EXERCISE DETAILS: Your copy of the entries below should hold exactly the lines from the one containing "باحثون: انبعاثات الغازات" to the one containing "Private Tour Rethymno: Spili, Preveli, Kourtaliotiko, Old", inclusive, and no pictures.

SOURCE INFORMATION:
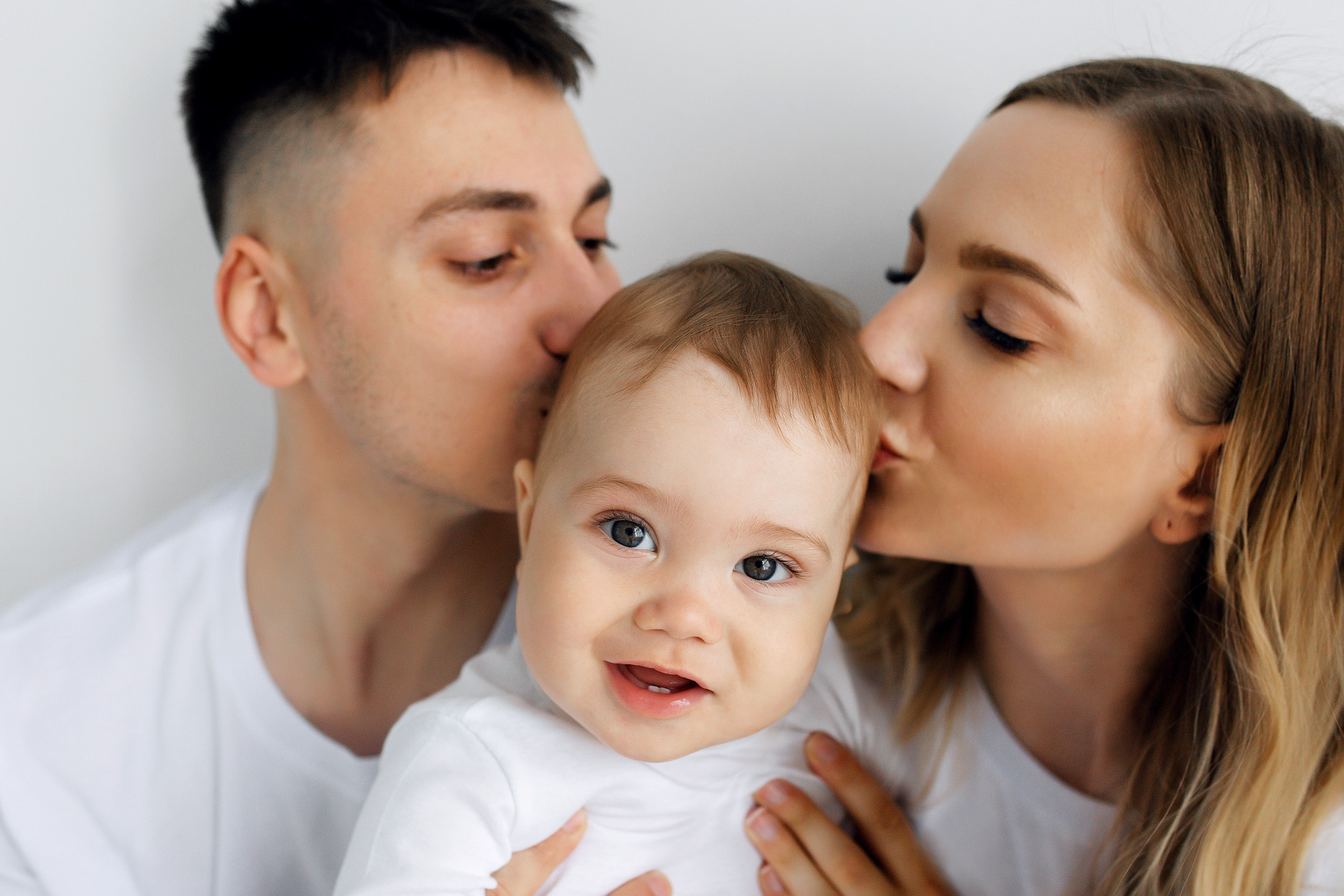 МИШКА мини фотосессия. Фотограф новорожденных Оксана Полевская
* * *
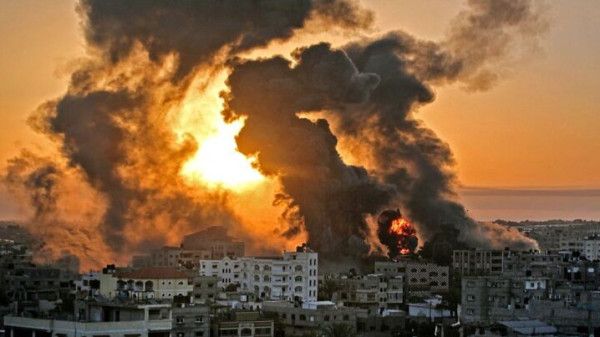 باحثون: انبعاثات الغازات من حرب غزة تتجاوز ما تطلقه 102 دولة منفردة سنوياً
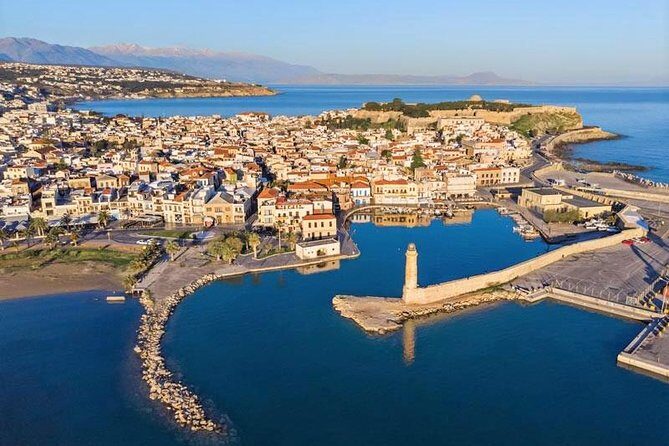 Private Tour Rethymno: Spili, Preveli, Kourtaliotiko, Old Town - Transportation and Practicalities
---
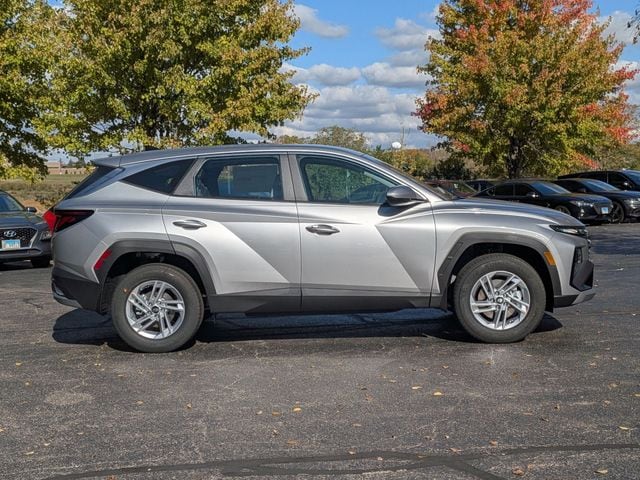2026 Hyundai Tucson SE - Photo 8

SOLUTION TO THIS EXERCISE:
 باحثون: انبعاثات الغازات من حرب غزة تتجاوز ما تطلقه 102 دولة منفردة سنوياً
 Private Tour Rethymno: Spili, Preveli, Kourtaliotiko, Old Town - Transportation and Practicalities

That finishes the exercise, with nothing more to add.